The following code contains two functions that compute Lennard-Jones potentials, U(r) = 4\varepsilon \left(\frac{\sigma^{12}}{r^{12}} - \frac{\sigma^6}{r^6}\right) for all pairs of a set of 1000 particles.
The first function is the “obvious” one, which directly translates the formula above.

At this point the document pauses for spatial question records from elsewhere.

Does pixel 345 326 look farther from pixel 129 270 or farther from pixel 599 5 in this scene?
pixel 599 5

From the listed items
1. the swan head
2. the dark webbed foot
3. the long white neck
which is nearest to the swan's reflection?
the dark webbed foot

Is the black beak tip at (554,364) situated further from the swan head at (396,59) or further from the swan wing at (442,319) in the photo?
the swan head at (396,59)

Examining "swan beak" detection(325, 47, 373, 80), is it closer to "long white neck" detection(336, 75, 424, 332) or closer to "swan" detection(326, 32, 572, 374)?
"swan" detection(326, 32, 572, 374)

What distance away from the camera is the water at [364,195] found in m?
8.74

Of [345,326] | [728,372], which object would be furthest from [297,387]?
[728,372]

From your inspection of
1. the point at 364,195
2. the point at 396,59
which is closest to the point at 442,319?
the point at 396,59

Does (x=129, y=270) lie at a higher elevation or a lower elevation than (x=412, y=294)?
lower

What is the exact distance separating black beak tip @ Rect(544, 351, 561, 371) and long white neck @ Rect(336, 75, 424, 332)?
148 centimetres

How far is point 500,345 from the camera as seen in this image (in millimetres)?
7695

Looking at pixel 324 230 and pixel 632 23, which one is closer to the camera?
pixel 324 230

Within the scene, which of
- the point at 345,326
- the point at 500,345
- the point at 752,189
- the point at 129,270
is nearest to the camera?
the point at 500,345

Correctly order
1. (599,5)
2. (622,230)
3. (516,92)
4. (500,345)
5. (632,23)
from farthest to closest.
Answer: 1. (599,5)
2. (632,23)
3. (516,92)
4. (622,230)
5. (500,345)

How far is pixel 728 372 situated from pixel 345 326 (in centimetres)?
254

In the second one I manually optimize the computation of the powers of \sigma and r .
The difference is way too large:
77.724 ms (0 allocations: 0 bytes)
1.802 ms (0 allocations: 0 bytes)
Code
using StaticArrays, LinearAlgebra, BenchmarkTools, Test
function lj1(x)
eps = 2.0
sig = 1.0
u = 0.
for i in 1:length(x)-1
for j in i+1:length(x)
r = norm(x[j] - x[i])
u += 4*eps*(sig^12/r^12 - sig^6/r^6)
end
end
return u
end
function lj2(x)
eps = 2.0
sig = 1.0
sig6 = sig^6
sig12 = sig6^2
u = 0.
for i in 1:length(x)-1
for j in i+1:length(x)
r = norm(x[j] - x[i])
r3 = r^2*r
r6 = r3^2
r12 = r6^2
u += 4*eps*(sig12/r12 - sig6/r6)
end
end
return u
end
x = rand(SVector{2,Float64},1000)
@test lj1(x) ≈ lj2(x)
@btime lj1($x)
@btime lj2($x)
I would not be very concerned about this if this was actually a very performance-critical code, manually optimizing those exponents is not a big drama.
However, I am writing this code for a demonstration, hands-on, course on molecular dynamics, so having a code as close as possible as the text-formulas is important. In this case, in particular, the difference is the simulation taking 1 minute vs. taking 20 minutes, thus completely changing the flow of the course.
As a side-note, gfortran does seem to optimize these exponentiations, and the code is fast in the “natural” version.
Thus, my questions are: is there any important/fundamental that is impairing Julia to optimize these exponents, is it just an implementation detail that is on the list, or what?